■ **Task directions**
Every line below that holds the word "script" counts once; please tally them and give only the total.
Top of Material to process
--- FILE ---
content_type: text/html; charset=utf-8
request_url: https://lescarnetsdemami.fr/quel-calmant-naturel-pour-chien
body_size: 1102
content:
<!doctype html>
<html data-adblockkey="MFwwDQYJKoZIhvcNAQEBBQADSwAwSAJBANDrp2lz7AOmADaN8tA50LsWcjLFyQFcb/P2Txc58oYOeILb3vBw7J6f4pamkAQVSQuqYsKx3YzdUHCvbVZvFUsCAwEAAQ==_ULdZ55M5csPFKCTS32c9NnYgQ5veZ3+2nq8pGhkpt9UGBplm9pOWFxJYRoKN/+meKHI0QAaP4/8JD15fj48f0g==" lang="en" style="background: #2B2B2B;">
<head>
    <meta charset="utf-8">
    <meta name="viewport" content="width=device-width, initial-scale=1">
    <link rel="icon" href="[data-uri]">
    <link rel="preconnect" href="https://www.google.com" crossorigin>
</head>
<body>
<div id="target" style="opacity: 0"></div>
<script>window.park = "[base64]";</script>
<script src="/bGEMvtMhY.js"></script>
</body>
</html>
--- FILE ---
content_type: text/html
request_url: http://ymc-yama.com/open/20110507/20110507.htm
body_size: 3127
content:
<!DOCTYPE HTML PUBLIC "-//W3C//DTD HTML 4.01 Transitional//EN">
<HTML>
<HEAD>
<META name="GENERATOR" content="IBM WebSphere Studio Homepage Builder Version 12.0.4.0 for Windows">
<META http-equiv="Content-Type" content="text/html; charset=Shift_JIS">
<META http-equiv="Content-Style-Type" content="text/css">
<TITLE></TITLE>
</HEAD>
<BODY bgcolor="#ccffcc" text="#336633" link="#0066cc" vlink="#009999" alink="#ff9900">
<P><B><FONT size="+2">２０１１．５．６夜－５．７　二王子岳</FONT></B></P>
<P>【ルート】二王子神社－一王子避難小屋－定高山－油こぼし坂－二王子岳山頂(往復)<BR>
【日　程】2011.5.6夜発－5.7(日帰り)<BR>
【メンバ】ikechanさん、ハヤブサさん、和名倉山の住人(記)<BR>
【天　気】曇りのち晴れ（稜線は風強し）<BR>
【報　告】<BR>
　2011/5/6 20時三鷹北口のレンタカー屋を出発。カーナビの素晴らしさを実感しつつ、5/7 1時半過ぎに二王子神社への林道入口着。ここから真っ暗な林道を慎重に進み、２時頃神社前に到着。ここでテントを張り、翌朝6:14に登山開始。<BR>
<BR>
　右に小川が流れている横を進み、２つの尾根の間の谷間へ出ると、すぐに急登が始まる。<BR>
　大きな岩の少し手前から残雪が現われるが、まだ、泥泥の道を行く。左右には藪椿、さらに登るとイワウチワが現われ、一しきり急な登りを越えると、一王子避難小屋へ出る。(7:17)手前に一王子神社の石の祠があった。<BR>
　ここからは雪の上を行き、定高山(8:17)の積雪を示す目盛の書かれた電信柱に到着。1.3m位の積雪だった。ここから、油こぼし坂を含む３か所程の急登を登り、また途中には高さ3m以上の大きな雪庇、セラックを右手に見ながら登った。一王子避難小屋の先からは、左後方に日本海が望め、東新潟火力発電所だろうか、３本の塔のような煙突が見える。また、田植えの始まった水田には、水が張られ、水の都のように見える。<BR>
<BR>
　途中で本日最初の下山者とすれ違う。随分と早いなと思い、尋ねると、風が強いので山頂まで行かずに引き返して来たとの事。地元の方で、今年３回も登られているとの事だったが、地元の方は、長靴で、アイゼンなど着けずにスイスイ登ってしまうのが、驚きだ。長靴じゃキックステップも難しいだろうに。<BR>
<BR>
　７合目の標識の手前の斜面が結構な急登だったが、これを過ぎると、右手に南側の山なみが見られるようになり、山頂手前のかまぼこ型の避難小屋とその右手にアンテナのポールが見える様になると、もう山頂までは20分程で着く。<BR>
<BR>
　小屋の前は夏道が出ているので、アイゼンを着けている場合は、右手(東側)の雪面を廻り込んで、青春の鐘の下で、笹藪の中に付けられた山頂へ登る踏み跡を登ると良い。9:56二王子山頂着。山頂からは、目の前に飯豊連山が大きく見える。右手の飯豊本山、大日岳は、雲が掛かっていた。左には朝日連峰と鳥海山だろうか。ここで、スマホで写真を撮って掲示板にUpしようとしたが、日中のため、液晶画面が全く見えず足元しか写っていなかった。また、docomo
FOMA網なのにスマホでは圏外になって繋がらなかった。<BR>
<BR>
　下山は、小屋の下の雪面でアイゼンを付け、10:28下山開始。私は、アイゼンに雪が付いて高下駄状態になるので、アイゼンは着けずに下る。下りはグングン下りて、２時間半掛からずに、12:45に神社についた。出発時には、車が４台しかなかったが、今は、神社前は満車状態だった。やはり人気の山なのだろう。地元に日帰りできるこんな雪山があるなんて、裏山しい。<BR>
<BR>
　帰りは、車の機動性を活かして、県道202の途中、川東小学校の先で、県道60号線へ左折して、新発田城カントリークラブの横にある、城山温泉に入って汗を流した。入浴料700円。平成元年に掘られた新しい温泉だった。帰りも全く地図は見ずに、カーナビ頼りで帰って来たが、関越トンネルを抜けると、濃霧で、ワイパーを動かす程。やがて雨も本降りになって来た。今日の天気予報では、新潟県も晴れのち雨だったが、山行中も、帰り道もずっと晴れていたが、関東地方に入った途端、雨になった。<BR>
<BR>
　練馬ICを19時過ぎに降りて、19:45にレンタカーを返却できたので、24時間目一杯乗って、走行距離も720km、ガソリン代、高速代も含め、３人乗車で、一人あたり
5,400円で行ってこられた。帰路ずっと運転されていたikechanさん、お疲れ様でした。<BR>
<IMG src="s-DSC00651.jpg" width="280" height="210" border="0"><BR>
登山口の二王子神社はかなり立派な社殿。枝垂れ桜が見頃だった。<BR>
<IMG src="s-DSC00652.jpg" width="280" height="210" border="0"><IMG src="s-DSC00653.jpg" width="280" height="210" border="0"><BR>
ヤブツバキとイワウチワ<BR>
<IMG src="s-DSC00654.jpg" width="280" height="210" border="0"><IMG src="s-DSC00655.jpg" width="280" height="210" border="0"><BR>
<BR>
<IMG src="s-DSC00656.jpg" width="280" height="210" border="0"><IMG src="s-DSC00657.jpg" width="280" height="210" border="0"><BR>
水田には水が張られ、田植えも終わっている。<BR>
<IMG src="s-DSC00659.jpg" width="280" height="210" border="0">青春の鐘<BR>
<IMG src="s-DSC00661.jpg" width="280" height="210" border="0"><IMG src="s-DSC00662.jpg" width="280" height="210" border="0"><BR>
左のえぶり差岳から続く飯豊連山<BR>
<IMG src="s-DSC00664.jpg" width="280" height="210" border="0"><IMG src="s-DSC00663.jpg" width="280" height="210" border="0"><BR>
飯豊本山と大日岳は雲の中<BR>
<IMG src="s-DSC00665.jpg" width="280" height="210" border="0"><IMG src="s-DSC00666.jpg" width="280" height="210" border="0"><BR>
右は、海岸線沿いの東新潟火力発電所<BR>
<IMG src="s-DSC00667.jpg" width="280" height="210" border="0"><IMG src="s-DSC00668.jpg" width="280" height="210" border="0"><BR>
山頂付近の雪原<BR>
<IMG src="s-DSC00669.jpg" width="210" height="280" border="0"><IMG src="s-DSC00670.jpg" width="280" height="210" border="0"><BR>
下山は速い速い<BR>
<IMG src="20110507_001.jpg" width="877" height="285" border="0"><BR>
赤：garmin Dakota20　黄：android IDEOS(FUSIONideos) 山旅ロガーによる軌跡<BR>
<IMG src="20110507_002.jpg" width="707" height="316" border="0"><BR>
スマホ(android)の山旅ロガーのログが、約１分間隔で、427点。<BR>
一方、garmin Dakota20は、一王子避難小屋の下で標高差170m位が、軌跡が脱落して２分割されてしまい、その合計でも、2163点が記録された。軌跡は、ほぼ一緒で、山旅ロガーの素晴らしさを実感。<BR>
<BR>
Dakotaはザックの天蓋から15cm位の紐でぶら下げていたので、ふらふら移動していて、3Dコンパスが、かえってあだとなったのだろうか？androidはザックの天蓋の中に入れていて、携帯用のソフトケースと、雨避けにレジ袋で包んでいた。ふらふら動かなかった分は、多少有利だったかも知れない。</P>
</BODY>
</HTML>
Bottom of Material to process
■ **Solution to the exercise**
2